For the first digit, we have four choices $(0, 1, 2, or 4)$.
For the second digit, we have three choices (since we have used one of the four digits for the first digit).
For the third digit, we have two choices (since we have used two of the four digits for the first two digits).
For the fourth digit, we have one choice (since we have used three of the four digits for the first three digits).
Therefore, the total number of distinct positive integers that can be formed using $0$, $1$, $2$, and $4$, where each of these integers is used at most once, is:
$4 × 3 × 2 × 1 = 24$
So there are $24$ such integers.
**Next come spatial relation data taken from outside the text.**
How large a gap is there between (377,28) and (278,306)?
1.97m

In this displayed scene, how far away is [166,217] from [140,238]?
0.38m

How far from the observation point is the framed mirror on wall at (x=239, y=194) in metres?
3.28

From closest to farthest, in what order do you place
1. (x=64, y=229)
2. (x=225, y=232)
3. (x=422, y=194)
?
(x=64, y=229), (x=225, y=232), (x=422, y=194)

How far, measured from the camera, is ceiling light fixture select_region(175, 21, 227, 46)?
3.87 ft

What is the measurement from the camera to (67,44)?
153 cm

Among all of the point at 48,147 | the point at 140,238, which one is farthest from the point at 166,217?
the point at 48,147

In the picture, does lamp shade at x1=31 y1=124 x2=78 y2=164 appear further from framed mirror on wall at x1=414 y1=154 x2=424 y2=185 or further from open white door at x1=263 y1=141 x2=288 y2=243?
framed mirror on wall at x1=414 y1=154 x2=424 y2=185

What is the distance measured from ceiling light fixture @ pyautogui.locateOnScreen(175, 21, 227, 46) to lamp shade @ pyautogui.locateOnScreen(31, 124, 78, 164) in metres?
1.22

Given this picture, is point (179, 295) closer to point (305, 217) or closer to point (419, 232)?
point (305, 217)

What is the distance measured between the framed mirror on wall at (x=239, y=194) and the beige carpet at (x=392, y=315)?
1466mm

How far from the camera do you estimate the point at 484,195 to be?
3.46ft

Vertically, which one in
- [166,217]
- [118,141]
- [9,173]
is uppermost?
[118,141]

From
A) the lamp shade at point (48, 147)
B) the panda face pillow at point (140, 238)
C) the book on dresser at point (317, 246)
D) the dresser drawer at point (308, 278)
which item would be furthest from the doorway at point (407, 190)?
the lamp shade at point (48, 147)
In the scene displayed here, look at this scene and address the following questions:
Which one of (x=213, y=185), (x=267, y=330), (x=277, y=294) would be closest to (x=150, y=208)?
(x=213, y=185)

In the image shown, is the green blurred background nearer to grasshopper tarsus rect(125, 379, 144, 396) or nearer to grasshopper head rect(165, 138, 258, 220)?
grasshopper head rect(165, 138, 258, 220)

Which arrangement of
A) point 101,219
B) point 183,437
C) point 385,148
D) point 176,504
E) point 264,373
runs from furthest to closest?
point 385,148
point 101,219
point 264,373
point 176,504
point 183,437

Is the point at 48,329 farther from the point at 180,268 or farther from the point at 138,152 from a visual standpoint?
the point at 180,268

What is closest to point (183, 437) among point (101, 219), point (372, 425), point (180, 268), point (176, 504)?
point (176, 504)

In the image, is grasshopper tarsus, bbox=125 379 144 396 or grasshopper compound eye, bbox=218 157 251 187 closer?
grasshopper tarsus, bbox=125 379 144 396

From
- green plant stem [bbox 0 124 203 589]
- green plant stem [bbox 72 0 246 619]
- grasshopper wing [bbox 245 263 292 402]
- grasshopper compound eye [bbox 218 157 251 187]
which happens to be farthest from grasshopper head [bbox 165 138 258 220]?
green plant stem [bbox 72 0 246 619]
They are:
$0, 1, 2, 4, 10, 12, 14, 20, 21, 24, 41, 42, 40, 24, 41, 42, 40, 124, 120, 140, 214, 210, 240, 410, 412$
Is this right?
Best Answer
The number of 4-digit positive integers made using those digits: Pick the thousands-place digit (You have three nonzero options). Pick the hundreds-place digit (you have three remaining options). Pick the tens-place digit, and finally the ones-place digit.
The number of 3-digit positive integers using those digits: Pick the hundreds place digit (You have three nonzero options). Pick the tens-place digit (you have three remaining options). Pick the ones-place digit...
The number of 2-digit positive integers...
The number of 1-digit positive integers...
Add these totals together for the final answer.